First, there’s the return of coach Sean Payton, who was banished for the 2012 season as part of the team’s bounty punishment. Payton was reinstated in late January, and his first training camp in two years marks a return to normalcy for the organization.
And the 3-4 defense, put in place by new defensive coordinator Rob Ryan to replace a 4-3 scheme that yielded an NFL-record 7,042 total yards last season, will be a focus for the fans who turn out for 16 scheduled open practice sessions.
The Saints return to the field Thursday for a conditioning test after their six-week summer break. That followed a nine-week offseason program that included strength and conditioning work, a series of organized team activities and a mandatory three-day minicamp in June.
Before turning his players loose, Payton said the Saints had one of their better offseasons, mainly because it was devoid of distractions for the first time in four years.
“Coming off a disappointing year, I think we have enough veteran leadership on this team, and the players recognize we can be a lot better,” he said. “And we need to be better. I think it starts with that.”
Payton’s challenge is getting his team back to where it was from 2009-11, when the Saints put together a pair of 13-win regular seasons and won 11 games the other year. Counting the playoffs, they won 41 games during that stretch, including Super Bowl XLIV.
But while he wants to return to that level of play, Payton said he won’t talk to this year’s group about the team’s past success.
“Every year is different … so there is nothing promised,” he said. “There is a process of working hard, and obviously there are a lot of things that we have to improve on.”
One of the players looking forward to a new start has a new position as well. Will Smith, a 10-year veteran and the team’s longest-tenured player, has made the switch from defensive end to outside linebacker in the 3-4.

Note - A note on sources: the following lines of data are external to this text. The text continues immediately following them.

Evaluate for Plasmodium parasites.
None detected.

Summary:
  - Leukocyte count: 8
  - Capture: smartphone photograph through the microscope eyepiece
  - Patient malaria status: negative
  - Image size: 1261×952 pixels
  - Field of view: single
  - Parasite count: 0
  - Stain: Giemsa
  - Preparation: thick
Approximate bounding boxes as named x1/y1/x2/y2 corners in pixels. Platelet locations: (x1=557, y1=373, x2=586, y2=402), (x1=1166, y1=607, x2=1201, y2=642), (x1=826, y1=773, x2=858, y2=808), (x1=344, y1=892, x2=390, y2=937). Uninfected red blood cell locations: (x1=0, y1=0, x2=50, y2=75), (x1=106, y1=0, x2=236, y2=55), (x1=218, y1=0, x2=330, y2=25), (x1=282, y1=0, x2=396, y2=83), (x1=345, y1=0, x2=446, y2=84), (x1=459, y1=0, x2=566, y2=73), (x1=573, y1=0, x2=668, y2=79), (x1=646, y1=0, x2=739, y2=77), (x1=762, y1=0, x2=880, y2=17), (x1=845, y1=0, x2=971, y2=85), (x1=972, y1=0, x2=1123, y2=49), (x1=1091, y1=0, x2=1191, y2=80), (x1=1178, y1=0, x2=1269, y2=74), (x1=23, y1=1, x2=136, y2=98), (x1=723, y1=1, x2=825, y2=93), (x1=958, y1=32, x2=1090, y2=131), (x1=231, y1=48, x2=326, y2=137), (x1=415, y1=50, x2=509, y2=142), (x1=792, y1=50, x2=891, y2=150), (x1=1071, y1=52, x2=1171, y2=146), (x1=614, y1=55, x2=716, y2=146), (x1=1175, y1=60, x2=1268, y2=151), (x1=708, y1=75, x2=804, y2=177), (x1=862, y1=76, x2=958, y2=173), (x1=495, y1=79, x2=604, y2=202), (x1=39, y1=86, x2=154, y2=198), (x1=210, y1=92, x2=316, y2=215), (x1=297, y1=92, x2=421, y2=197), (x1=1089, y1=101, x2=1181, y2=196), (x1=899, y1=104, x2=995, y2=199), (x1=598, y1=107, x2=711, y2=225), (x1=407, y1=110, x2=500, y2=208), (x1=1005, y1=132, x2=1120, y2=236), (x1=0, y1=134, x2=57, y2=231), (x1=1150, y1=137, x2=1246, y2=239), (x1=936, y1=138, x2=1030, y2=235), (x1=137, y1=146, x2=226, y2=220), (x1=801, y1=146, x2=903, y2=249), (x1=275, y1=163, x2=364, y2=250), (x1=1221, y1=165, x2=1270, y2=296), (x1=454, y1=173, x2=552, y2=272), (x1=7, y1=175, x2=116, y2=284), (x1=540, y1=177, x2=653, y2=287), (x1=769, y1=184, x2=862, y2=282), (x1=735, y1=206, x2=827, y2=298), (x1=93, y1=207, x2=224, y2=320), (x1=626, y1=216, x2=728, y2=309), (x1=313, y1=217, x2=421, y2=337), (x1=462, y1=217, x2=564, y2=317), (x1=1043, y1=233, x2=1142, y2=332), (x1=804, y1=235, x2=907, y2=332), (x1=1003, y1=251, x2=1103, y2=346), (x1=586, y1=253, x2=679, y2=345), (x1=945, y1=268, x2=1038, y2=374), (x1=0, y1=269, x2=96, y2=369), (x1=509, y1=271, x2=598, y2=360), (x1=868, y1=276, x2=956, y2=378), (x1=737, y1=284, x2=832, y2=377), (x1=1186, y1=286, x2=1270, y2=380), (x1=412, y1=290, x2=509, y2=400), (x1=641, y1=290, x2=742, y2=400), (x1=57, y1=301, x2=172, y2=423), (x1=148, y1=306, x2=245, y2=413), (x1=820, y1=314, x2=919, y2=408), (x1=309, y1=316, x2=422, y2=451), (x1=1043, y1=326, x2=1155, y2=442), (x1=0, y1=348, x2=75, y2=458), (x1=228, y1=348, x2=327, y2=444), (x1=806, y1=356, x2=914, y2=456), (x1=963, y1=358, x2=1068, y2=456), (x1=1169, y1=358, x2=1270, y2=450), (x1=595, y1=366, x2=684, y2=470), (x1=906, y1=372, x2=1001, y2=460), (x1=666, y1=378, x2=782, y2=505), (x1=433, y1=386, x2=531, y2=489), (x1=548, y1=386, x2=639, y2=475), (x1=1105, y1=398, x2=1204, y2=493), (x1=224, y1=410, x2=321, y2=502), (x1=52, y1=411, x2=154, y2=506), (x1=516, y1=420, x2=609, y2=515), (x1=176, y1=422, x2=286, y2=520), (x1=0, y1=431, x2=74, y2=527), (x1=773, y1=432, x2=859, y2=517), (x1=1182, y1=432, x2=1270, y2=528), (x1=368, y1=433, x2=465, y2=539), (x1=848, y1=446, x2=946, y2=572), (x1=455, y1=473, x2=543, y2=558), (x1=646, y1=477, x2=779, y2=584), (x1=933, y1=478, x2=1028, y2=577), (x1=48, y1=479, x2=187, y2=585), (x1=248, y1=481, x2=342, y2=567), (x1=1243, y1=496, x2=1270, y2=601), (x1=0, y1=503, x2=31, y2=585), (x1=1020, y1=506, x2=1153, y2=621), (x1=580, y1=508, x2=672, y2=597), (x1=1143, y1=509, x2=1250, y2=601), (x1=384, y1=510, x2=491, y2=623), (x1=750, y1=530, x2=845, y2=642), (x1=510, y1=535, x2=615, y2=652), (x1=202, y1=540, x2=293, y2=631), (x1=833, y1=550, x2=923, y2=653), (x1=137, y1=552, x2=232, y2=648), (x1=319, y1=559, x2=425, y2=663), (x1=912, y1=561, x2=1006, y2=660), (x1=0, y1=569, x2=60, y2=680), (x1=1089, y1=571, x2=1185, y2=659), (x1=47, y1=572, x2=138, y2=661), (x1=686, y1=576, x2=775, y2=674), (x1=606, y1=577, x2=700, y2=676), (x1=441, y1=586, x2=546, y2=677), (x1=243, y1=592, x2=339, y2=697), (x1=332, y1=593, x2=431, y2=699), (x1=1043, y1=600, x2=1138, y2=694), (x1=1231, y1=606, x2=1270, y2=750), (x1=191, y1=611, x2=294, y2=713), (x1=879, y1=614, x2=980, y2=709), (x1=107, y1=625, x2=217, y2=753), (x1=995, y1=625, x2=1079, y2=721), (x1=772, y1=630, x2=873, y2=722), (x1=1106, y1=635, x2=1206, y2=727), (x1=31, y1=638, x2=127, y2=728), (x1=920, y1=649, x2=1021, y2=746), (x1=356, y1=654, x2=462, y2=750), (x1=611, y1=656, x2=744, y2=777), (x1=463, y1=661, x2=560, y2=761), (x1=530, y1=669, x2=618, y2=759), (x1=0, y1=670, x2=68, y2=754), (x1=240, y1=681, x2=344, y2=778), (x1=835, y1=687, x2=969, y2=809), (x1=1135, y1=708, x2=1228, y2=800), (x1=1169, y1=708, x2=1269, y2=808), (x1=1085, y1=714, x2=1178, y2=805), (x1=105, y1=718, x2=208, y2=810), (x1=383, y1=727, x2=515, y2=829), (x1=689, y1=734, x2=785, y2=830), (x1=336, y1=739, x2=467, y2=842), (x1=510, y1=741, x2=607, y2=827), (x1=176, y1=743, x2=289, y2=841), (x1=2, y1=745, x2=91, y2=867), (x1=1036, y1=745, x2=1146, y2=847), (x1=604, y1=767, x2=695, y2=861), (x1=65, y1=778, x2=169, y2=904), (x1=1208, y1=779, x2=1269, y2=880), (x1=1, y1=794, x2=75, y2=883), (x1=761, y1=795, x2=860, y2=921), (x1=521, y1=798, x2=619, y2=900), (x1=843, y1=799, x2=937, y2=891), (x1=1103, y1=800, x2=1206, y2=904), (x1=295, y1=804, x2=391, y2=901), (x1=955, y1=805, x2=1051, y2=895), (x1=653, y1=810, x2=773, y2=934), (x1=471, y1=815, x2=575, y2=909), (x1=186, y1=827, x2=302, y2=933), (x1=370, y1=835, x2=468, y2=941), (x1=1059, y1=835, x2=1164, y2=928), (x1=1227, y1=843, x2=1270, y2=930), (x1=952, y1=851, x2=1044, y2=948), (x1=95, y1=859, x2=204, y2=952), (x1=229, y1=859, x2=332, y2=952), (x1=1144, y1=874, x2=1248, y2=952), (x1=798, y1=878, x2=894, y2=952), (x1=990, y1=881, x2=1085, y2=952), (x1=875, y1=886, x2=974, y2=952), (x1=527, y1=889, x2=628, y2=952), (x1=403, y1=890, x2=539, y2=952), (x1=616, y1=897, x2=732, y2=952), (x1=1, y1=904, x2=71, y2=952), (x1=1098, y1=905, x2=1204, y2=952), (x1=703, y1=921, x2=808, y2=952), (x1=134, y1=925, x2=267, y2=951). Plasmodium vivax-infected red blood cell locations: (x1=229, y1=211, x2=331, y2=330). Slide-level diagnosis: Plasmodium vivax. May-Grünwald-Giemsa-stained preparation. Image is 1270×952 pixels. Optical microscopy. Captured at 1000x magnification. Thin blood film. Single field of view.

“Last year was one of those low moments, and we’re moving on from that,” Smith said. “This is a new and exciting year with a lot of new players in the locker room and a lot of new coaches. The team is progressing forward, and I think we have a lot of good things to come.”
Here are five things to watch during training camp:
Fans got a glimpse of the new 3-4 scheme during the June minicamp, but things will speed up during training camp — especially when the players put full pads on. Ryan is expected to bring swagger back to the defense — and certainly an aggressive style of play after last season’s debacle.
Four-year veteran Charles Brown got most of the work with the first team during the veteran minicamp, but he’ll have to stay healthy to win the job and replace Jermon Bushrod. If Brown falters, two newcomers — veteran Jason Smith and third-round pick Terron Armstead — will be ready for their chance to protect Drew Brees’ blind side.
It will be interesting to see who steps up to take the role of Devery Henderson and be the third wide receiver behind Marques Colston and Lance Moore. While tight end Jimmy Graham is versatile enough to fill that spot in certain situations and formations, three youngsters — Joseph Morgan, Nick Toon and Kenny Stills — will try to get into the mix.
The Saints averaged more than 130 yards per game and ranked sixth in the league in both 2009 and ’11, but they netted just 98.6 yards per game last year. While the passing game remains the weapon of choice, Payton is determined to run the ball more — and more effectively.
The defense was gashed by the run last year, and it wasn’t great against the pass either. But Ryan likes physical play in the secondary, and the additions of cornerback Keenan Lewis in free agency and hard-hitting safety Kenny Vaccaro in the draft upgrade the back end and create competition for starting spots and in nickel and dime packages.